Der jahrelange Stillstand auf dem großen Brachgelände zwischen Hans-Böckler-Straße und Frohnhauser Straße ist seit einigen Wochen Geschichte. Die Bauarbeiten an der Entwässerung sind gelaufen. Eine asphaltierte Baustraße gibt es auch schon. Auf dem einstigen Siemens-Gelände will die „Dr. Greve Bau- und Boden AG“ aus Hamburg unter dem Namen „Kontorhausviertel“ einen Mix aus Büros, Wohnungen und Nahversorgungseinrichtungen entwickeln. Die bisherigen Vorbereitungsarbeiten haben bereits eine Million Euro gekostet.

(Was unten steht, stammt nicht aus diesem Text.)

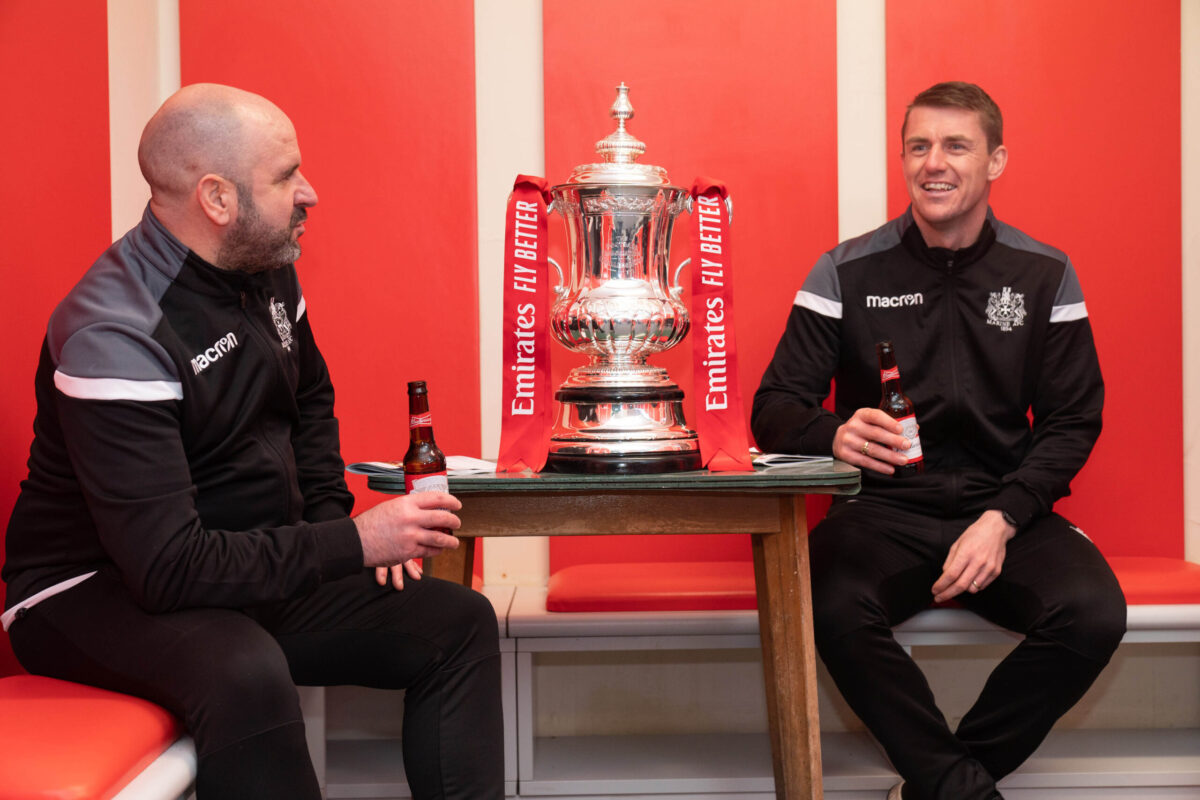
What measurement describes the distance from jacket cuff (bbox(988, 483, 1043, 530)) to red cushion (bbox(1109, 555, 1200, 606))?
12.3 inches

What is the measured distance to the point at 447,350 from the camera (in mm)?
2996

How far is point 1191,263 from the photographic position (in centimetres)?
301

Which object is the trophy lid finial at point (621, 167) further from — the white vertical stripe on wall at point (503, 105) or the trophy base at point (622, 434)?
the white vertical stripe on wall at point (503, 105)

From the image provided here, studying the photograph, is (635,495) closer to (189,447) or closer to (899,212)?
(189,447)

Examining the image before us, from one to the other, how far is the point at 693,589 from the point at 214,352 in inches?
49.9

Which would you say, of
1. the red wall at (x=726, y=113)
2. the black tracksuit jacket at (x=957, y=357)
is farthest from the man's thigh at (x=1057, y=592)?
the red wall at (x=726, y=113)

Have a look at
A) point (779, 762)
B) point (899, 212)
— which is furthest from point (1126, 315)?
point (779, 762)

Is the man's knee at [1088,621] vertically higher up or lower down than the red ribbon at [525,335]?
lower down

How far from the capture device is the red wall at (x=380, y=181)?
2.94m

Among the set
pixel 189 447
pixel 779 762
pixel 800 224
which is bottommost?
pixel 779 762

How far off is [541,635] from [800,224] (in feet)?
4.18

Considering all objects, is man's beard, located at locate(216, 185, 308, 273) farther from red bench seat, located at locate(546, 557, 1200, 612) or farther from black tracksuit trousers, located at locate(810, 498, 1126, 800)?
black tracksuit trousers, located at locate(810, 498, 1126, 800)

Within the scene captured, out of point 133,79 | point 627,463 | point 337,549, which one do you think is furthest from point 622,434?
point 133,79

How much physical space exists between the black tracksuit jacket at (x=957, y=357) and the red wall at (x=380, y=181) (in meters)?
0.88
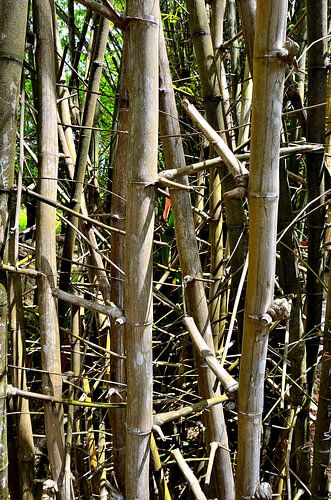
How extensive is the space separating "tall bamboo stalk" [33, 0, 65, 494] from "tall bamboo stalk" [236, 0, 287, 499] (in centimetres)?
37

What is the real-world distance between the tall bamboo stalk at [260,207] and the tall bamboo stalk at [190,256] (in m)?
0.19

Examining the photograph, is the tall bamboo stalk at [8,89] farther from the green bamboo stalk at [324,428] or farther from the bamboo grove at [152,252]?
the green bamboo stalk at [324,428]

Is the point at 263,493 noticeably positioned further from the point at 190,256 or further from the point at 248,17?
the point at 248,17

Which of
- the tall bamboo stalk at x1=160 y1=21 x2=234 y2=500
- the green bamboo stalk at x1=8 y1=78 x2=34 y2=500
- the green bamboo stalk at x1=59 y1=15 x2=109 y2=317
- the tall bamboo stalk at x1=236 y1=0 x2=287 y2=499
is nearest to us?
the tall bamboo stalk at x1=236 y1=0 x2=287 y2=499

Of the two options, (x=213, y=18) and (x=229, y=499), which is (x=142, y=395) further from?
(x=213, y=18)

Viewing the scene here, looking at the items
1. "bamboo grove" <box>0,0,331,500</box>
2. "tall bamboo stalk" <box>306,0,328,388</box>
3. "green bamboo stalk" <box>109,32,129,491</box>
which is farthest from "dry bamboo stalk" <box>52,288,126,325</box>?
"tall bamboo stalk" <box>306,0,328,388</box>

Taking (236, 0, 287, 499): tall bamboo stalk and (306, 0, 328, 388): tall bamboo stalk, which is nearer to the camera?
(236, 0, 287, 499): tall bamboo stalk

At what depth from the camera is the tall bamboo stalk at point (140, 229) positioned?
0.60 meters

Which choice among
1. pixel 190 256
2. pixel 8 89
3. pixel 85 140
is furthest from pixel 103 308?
pixel 85 140

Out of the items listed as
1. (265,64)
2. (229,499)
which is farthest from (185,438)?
(265,64)

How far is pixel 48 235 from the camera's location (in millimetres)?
903

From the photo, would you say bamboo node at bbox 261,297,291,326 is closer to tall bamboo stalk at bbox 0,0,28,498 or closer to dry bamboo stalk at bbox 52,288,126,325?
dry bamboo stalk at bbox 52,288,126,325

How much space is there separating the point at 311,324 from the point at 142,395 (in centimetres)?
68

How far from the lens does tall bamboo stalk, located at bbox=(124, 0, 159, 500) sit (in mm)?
605
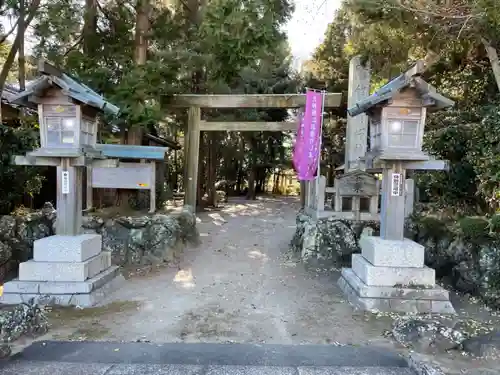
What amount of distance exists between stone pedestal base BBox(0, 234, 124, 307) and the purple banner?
5406 mm

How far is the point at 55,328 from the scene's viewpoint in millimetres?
4949

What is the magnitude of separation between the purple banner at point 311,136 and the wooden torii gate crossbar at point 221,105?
0.63 meters

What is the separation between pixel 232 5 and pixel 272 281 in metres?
5.65

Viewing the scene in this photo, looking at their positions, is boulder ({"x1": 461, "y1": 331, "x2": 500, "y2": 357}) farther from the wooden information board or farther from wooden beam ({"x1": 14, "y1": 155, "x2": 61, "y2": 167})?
the wooden information board

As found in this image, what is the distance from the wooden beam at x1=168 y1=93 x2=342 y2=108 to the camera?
412 inches

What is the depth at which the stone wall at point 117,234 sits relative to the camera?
26.5 ft

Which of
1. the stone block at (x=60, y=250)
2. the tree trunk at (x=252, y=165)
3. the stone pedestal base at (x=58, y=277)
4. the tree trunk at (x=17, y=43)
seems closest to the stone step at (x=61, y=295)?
the stone pedestal base at (x=58, y=277)

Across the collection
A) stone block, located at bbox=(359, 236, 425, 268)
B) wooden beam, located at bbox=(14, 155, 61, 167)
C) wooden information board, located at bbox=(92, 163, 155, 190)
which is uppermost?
wooden beam, located at bbox=(14, 155, 61, 167)

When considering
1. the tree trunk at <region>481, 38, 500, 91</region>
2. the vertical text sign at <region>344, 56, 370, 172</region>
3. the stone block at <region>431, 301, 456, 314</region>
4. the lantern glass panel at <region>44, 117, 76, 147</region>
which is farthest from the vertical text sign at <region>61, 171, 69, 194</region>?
the tree trunk at <region>481, 38, 500, 91</region>

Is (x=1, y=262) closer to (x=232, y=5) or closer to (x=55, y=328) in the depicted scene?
(x=55, y=328)

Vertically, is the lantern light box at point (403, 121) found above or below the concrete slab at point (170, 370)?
above

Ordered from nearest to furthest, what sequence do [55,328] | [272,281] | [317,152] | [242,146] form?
[55,328]
[272,281]
[317,152]
[242,146]

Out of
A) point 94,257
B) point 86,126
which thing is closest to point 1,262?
point 94,257

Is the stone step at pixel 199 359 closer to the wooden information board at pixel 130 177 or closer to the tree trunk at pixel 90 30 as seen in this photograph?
the wooden information board at pixel 130 177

Trotz der enorm gestiegenen Baupreise und der wirtschaftlichen Unsicherheit treiben die Hamburger ihr Projekt im Westviertel voran. Obwohl diese Entwicklung im Frühjahr schon abzusehen war, hat das Unternehmen für den ersten Abschnitt im März den Bauantrag bei der Stadt eingereicht. „Wir wollen flexibel sein“, betont Bernd Feyerabend, Geschäftsführer der Greve Development GmbH.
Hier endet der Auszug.